Die Positionierung der Teammitglieder im Riemann-Thomann-Kreuz verdeutlicht die Unterschiede zwischen den jeweiligen Teammitgliedern. Die Wahrnehmung des Einzelnen zu den Eigenschaften und Verhaltensweisen von ihm selbst und den anderen wird geschärft. Vielfach ist allein schon das Erkennen der unterschiedlichen Positionierungen ein erster Schritt auf dem Weg zum besseren gegenseitigen Verständnis. Es werden »Mindeststandards, die für beide Seiten gelten« (Kanitz, 2015: 34) entwickelt. Die Gegenüberstellung von Selbst- und Fremdwahrnehmung und deren Relativierung ermöglicht also die weitgehend objektive Darstellung der Situation im Team. Hierzu bedarf es der Bereitschaft von allen Seiten, sich auf die Erstellung des Riemann-Thomann-Kreuzes einzulassen und sich mit der Fremdwahrnehmung durch die anderen Teammitglieder bzw. durch den Teamleiter konfrontieren zu lassen.

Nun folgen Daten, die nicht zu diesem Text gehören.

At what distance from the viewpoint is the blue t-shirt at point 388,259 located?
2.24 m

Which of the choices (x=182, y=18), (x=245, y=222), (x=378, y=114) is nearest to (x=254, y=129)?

Nun kann es sein, dass ein oder mehrere Teammitglieder Schwierigkeiten haben, sich im Riemann-Thomann-Kreuz zu positionieren, weil sie in sich selbst sowohl eine gewisse Nähe- als auch eine gewisse Distanzorientierung spüren, je nach Situation und Gegenüber. Gleiches kann auch für die Dauer- und die Wechselorientierung gelten. Das ist vollkommen normal, denn »jeder ist ein Gemisch aus allen vier Strebungen« (Thomann, 2004: 235). In dem Fall kann zu folgender Interpretation gegriffen werden, um die Positionierung trotzdem zu ermöglichen:
• Die Raumachse wird als zweigeteilt verstanden. Im Schnittpunkt der Raum- und der Zeitachse wird die Näheorientierung als 0 Prozent ausgeprägt betrachtet, wohingegen die 100 Prozent bei einer Positionierung ganz weit links auf der Raumachse erreicht werden. Die Distanzorientierung wiederum wird ebenfalls im Schnittpunkt der Raum- und Zeitachse als zu 0 Prozent ausgeprägt angesehen. Die 100 Prozent Ausprägung der Distanzorientierung werden ganz rechts auf der Raumachse realisiert.
• Die Zeitachse wird ebenfalls als zweigeteilt verstanden. Im Schnittpunkt der Raum- und der Zeitachse sind sowohl die Dauer- als auch die Wechselorientierung mit 0 Prozent ausgeprägt. Ganz oben auf der Zeitachse erreicht die Dauerorientierung 100 Prozent, wohingegen die Wechselorientierung ganz unten auf der Zeitachse zu 100 Prozent realisiert wird.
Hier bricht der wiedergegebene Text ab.